Work required -
Set down the data below once more, precisely as it reads.

Data to use -
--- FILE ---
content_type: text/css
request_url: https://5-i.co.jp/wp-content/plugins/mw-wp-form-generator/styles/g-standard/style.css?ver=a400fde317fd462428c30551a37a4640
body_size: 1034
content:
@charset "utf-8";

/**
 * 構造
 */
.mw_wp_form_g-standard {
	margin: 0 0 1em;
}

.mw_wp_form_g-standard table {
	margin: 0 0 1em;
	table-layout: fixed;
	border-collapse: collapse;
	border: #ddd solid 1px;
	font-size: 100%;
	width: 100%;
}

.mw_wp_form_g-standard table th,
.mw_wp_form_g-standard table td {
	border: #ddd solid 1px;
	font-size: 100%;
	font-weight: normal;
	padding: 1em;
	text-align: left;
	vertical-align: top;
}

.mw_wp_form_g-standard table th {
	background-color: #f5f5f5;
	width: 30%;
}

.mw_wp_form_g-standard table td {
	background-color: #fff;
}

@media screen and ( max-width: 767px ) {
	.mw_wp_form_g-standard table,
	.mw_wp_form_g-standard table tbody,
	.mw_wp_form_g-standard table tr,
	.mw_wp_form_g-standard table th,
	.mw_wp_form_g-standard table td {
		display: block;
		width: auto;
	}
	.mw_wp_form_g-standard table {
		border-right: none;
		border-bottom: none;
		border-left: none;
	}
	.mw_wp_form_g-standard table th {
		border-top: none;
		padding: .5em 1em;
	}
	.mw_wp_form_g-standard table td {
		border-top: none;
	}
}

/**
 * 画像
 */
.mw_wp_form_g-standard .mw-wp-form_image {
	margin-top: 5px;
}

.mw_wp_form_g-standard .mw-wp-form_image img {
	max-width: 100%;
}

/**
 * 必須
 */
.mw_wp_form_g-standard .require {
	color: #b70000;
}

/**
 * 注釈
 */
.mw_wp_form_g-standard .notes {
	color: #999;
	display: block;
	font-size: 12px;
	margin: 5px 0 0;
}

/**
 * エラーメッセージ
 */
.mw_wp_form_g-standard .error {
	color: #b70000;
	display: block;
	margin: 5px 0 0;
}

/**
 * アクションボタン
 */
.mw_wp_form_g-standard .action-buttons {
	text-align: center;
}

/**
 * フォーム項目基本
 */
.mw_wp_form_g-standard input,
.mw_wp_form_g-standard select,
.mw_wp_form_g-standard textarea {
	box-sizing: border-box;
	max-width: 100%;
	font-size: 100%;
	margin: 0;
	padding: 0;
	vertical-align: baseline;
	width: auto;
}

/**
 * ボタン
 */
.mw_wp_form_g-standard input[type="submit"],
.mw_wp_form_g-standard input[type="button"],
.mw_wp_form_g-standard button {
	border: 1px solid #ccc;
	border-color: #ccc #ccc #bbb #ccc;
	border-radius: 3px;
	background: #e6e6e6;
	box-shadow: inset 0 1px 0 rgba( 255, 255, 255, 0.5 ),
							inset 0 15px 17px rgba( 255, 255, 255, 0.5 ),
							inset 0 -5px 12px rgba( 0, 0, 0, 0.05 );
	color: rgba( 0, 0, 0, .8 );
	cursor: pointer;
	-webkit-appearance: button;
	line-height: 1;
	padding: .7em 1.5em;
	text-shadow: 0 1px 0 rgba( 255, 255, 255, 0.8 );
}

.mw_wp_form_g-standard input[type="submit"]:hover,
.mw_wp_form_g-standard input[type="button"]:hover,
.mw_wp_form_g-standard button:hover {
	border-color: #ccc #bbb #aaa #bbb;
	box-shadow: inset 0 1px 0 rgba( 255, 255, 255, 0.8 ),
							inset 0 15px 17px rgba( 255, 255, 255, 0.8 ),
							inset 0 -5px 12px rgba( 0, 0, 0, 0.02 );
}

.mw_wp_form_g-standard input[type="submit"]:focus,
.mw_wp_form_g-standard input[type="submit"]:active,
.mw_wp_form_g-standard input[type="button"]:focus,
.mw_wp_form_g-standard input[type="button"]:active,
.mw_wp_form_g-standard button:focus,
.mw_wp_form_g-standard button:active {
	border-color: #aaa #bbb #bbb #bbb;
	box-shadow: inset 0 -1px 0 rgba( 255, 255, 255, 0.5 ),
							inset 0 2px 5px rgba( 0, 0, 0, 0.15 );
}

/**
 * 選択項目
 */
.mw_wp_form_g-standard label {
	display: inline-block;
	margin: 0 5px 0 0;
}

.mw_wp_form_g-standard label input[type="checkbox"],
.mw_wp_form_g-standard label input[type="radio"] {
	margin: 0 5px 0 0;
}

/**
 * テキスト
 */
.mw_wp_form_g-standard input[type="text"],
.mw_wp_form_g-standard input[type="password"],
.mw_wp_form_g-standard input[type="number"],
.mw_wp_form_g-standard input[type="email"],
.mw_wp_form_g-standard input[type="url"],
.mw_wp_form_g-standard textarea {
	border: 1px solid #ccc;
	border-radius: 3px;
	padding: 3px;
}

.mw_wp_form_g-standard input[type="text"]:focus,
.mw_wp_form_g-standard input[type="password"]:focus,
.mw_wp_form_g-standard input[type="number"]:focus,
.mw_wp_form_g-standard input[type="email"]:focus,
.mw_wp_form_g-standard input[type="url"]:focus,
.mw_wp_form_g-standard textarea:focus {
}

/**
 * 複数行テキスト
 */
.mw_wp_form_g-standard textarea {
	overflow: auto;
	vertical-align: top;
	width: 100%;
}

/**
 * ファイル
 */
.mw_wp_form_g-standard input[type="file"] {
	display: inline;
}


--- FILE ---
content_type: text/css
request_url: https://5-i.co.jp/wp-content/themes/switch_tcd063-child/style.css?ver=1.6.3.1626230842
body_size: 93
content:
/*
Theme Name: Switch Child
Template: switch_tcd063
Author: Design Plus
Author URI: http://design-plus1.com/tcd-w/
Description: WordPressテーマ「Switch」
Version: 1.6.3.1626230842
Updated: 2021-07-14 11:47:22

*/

Result for this task -
--- FILE ---
content_type: text/css
request_url: https://5-i.co.jp/wp-content/plugins/mw-wp-form-generator/styles/g-standard/style.css?ver=a400fde317fd462428c30551a37a4640
body_size: 1034
content:
@charset "utf-8";

/**
 * 構造
 */
.mw_wp_form_g-standard {
	margin: 0 0 1em;
}

.mw_wp_form_g-standard table {
	margin: 0 0 1em;
	table-layout: fixed;
	border-collapse: collapse;
	border: #ddd solid 1px;
	font-size: 100%;
	width: 100%;
}

.mw_wp_form_g-standard table th,
.mw_wp_form_g-standard table td {
	border: #ddd solid 1px;
	font-size: 100%;
	font-weight: normal;
	padding: 1em;
	text-align: left;
	vertical-align: top;
}

.mw_wp_form_g-standard table th {
	background-color: #f5f5f5;
	width: 30%;
}

.mw_wp_form_g-standard table td {
	background-color: #fff;
}

@media screen and ( max-width: 767px ) {
	.mw_wp_form_g-standard table,
	.mw_wp_form_g-standard table tbody,
	.mw_wp_form_g-standard table tr,
	.mw_wp_form_g-standard table th,
	.mw_wp_form_g-standard table td {
		display: block;
		width: auto;
	}
	.mw_wp_form_g-standard table {
		border-right: none;
		border-bottom: none;
		border-left: none;
	}
	.mw_wp_form_g-standard table th {
		border-top: none;
		padding: .5em 1em;
	}
	.mw_wp_form_g-standard table td {
		border-top: none;
	}
}

/**
 * 画像
 */
.mw_wp_form_g-standard .mw-wp-form_image {
	margin-top: 5px;
}

.mw_wp_form_g-standard .mw-wp-form_image img {
	max-width: 100%;
}

/**
 * 必須
 */
.mw_wp_form_g-standard .require {
	color: #b70000;
}

/**
 * 注釈
 */
.mw_wp_form_g-standard .notes {
	color: #999;
	display: block;
	font-size: 12px;
	margin: 5px 0 0;
}

/**
 * エラーメッセージ
 */
.mw_wp_form_g-standard .error {
	color: #b70000;
	display: block;
	margin: 5px 0 0;
}

/**
 * アクションボタン
 */
.mw_wp_form_g-standard .action-buttons {
	text-align: center;
}

/**
 * フォーム項目基本
 */
.mw_wp_form_g-standard input,
.mw_wp_form_g-standard select,
.mw_wp_form_g-standard textarea {
	box-sizing: border-box;
	max-width: 100%;
	font-size: 100%;
	margin: 0;
	padding: 0;
	vertical-align: baseline;
	width: auto;
}

/**
 * ボタン
 */
.mw_wp_form_g-standard input[type="submit"],
.mw_wp_form_g-standard input[type="button"],
.mw_wp_form_g-standard button {
	border: 1px solid #ccc;
	border-color: #ccc #ccc #bbb #ccc;
	border-radius: 3px;
	background: #e6e6e6;
	box-shadow: inset 0 1px 0 rgba( 255, 255, 255, 0.5 ),
							inset 0 15px 17px rgba( 255, 255, 255, 0.5 ),
							inset 0 -5px 12px rgba( 0, 0, 0, 0.05 );
	color: rgba( 0, 0, 0, .8 );
	cursor: pointer;
	-webkit-appearance: button;
	line-height: 1;
	padding: .7em 1.5em;
	text-shadow: 0 1px 0 rgba( 255, 255, 255, 0.8 );
}

.mw_wp_form_g-standard input[type="submit"]:hover,
.mw_wp_form_g-standard input[type="button"]:hover,
.mw_wp_form_g-standard button:hover {
	border-color: #ccc #bbb #aaa #bbb;
	box-shadow: inset 0 1px 0 rgba( 255, 255, 255, 0.8 ),
							inset 0 15px 17px rgba( 255, 255, 255, 0.8 ),
							inset 0 -5px 12px rgba( 0, 0, 0, 0.02 );
}

.mw_wp_form_g-standard input[type="submit"]:focus,
.mw_wp_form_g-standard input[type="submit"]:active,
.mw_wp_form_g-standard input[type="button"]:focus,
.mw_wp_form_g-standard input[type="button"]:active,
.mw_wp_form_g-standard button:focus,
.mw_wp_form_g-standard button:active {
	border-color: #aaa #bbb #bbb #bbb;
	box-shadow: inset 0 -1px 0 rgba( 255, 255, 255, 0.5 ),
							inset 0 2px 5px rgba( 0, 0, 0, 0.15 );
}

/**
 * 選択項目
 */
.mw_wp_form_g-standard label {
	display: inline-block;
	margin: 0 5px 0 0;
}

.mw_wp_form_g-standard label input[type="checkbox"],
.mw_wp_form_g-standard label input[type="radio"] {
	margin: 0 5px 0 0;
}

/**
 * テキスト
 */
.mw_wp_form_g-standard input[type="text"],
.mw_wp_form_g-standard input[type="password"],
.mw_wp_form_g-standard input[type="number"],
.mw_wp_form_g-standard input[type="email"],
.mw_wp_form_g-standard input[type="url"],
.mw_wp_form_g-standard textarea {
	border: 1px solid #ccc;
	border-radius: 3px;
	padding: 3px;
}

.mw_wp_form_g-standard input[type="text"]:focus,
.mw_wp_form_g-standard input[type="password"]:focus,
.mw_wp_form_g-standard input[type="number"]:focus,
.mw_wp_form_g-standard input[type="email"]:focus,
.mw_wp_form_g-standard input[type="url"]:focus,
.mw_wp_form_g-standard textarea:focus {
}

/**
 * 複数行テキスト
 */
.mw_wp_form_g-standard textarea {
	overflow: auto;
	vertical-align: top;
	width: 100%;
}

/**
 * ファイル
 */
.mw_wp_form_g-standard input[type="file"] {
	display: inline;
}


--- FILE ---
content_type: text/css
request_url: https://5-i.co.jp/wp-content/themes/switch_tcd063-child/style.css?ver=1.6.3.1626230842
body_size: 93
content:
/*
Theme Name: Switch Child
Template: switch_tcd063
Author: Design Plus
Author URI: http://design-plus1.com/tcd-w/
Description: WordPressテーマ「Switch」
Version: 1.6.3.1626230842
Updated: 2021-07-14 11:47:22

*/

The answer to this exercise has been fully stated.